SÛR'UN KÜLTÜREL KİMLİĞİNE YÖNELİK SALDIRILAR
Dicle Nehri, Hevsel Bahçeleri ve Sûr içindeki yapılar, birbirlerini etkileyen ve aynı zamanda ayrı ayrı sorunları barındıran alanlar olarak öne çıkıyor. Dicle Nehri’nde yapılan kaçak kum ocakları ve diğer tahribatlar, bölgenin ekolojik dengesini bozarken, Hevsel Bahçeleri'ndeki üstün evrensel değerler de bu tahribatlardan olumsuz etkileniyor. Sûr içinde yapılan ve kentin kültürel kimliği ile mimarisiyle uyuşmayan yeni yapılar, bölgenin sosyo-kültürel yapısını değiştirme tehlikesi yaratıyor. Bu değişim, sokak dokusu ve mahalle kültürünün de bozulmasına yol açmaktadır. Altı mahallenin boşaltılması sonucu Hevsel'de tarım yapılamaz hale gelirken, ekolojik tahribatlar ve alan işgalleri de bu süreci derinleştiriyor.
ASİMİLASYON POLİTİKALARI VE KÜRT KİMLİĞİNİN SİLİNMESİ HAMLESİ!
Amed Sûr’da yaşanan yıkımlar, sadece fiziksel bir tahribat olarak değil, aynı zamanda bölgenin kültürel kimliğine yönelik sistematik bir saldırı olarak değerlendiriliyor. Bu süreç, Kürt kimliğinin ve kültürünün sistematik olarak silinmesi olarak da okunabilir. Gaspçı kayyum yönetimleri aracılığıyla yürütülen bu politikalar, bölgenin tarihsel ve kültürel dokusunu yok etme amacını da taşıyor. Sanatın, kültürün ve yerel kimliğin silinmesi, bölgenin asimilasyon politikalarının bir parçası olarak gelişiyor.

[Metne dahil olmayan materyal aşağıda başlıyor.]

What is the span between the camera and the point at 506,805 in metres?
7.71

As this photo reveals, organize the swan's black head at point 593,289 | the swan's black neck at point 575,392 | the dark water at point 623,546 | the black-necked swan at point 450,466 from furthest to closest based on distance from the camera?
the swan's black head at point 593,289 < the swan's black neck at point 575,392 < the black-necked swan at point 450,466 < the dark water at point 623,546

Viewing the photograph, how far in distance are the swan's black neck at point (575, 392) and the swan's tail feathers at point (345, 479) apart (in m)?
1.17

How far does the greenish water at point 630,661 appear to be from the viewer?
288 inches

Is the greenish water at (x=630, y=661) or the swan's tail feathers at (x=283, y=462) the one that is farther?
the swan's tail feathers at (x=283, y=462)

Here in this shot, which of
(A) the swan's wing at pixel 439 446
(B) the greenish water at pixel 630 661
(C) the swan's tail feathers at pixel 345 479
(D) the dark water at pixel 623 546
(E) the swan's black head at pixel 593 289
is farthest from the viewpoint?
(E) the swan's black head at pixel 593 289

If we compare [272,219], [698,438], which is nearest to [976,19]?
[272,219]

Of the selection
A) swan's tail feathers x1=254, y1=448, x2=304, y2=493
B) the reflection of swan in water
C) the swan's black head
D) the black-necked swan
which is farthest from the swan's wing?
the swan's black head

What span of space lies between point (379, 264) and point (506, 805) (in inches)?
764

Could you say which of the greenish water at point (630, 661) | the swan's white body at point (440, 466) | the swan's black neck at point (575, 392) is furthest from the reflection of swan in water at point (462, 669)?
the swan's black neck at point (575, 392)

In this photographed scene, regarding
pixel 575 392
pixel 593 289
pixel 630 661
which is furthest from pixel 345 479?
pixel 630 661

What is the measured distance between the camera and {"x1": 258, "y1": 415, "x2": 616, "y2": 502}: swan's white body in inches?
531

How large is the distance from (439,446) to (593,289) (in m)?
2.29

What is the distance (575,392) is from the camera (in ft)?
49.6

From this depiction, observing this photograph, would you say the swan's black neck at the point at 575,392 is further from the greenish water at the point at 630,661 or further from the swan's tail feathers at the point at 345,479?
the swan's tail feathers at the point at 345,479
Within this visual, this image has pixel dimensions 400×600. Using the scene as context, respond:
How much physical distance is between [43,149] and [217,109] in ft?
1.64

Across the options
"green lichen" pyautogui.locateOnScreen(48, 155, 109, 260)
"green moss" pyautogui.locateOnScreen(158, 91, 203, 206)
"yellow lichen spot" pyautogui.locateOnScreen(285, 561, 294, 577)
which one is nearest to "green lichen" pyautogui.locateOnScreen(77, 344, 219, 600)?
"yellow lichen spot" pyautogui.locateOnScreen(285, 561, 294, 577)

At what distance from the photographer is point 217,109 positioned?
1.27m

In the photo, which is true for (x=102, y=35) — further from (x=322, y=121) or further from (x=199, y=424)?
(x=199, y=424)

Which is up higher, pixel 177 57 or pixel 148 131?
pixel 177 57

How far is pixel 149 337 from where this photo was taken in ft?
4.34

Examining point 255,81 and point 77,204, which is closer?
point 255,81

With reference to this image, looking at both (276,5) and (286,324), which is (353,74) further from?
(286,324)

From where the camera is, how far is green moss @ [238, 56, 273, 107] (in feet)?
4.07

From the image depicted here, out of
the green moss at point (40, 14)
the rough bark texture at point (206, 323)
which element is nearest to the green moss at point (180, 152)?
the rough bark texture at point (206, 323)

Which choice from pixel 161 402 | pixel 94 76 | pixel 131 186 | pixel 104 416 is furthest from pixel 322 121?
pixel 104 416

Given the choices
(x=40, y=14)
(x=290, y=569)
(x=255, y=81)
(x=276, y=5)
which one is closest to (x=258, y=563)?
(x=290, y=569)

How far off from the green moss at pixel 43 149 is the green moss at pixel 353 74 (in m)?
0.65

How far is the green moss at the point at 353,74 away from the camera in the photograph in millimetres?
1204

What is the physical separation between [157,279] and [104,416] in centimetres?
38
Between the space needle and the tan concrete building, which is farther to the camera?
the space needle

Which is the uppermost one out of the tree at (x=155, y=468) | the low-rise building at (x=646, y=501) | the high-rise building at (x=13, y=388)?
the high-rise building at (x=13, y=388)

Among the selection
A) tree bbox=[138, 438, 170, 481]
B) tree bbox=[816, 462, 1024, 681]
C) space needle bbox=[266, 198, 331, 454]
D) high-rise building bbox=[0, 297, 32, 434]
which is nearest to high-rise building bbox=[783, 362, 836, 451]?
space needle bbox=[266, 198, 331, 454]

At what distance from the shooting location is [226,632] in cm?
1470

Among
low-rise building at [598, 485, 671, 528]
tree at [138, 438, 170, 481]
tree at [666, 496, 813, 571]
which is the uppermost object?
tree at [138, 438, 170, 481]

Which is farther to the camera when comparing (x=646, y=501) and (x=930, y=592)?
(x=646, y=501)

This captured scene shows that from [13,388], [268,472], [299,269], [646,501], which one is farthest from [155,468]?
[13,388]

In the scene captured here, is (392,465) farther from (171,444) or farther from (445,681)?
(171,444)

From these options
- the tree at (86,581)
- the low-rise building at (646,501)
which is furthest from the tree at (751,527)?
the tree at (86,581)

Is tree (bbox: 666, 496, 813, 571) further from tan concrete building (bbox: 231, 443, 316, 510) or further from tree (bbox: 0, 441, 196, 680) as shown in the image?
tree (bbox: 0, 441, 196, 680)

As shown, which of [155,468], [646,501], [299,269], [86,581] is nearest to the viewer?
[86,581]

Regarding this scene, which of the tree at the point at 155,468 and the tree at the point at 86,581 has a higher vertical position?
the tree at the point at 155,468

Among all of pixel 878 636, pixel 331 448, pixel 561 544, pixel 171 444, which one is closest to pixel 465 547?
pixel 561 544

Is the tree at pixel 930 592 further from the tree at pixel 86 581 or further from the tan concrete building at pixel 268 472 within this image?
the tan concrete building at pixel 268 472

Bu bağlamda, UNESCO’nun uyarılarına rağmen Türkiye’nin Sûr’da yürüttüğü imar çalışmaları ve bölgenin kültürel kimliğini yok eden politikalar, uluslararası toplumun dikkatini çekmeye devam ediyor. Amed'in Sûr ilçesi, binlerce yıllık medeniyetlerin izlerini taşıyan bir alan olarak sadece fiziksel yapılarının değil, aynı zamanda kültürel ve tarihsel hafızasının korunmasını gerektirirken Türkiye’nin mevcut politikaları, bu değerlerin korunması yerine bölgenin tarihsel kimliğinin silinmesini amaçlıyor.
Amed kent dinamikleri, Sûr’da yaşanan bu sürece ilişkin, Türkiye’nin kültürel miras yönetiminde ciddi sorunlar yaşadığını ve uluslararası toplumun bu konuyu daha yakından takip etmesi gerektiğini vurguluyor; UNESCO ve diğer uluslararası kuruluşların Türkiye’nin bu yıkıcı politikalarına karşı daha etkili önlemler alması ve bölgenin tarihsel ve kültürel zenginliklerinin korunmasının sağlanması için daha çok mücadele edilmesi gerektiğini belirtiyor. Aksi takdirde Amed Sûr’da yüz yıllardır yaşamış olan kültürel ve dini zenginlikler geri dönülmez bir şekilde yok olmayla yüz yüze kalabilir.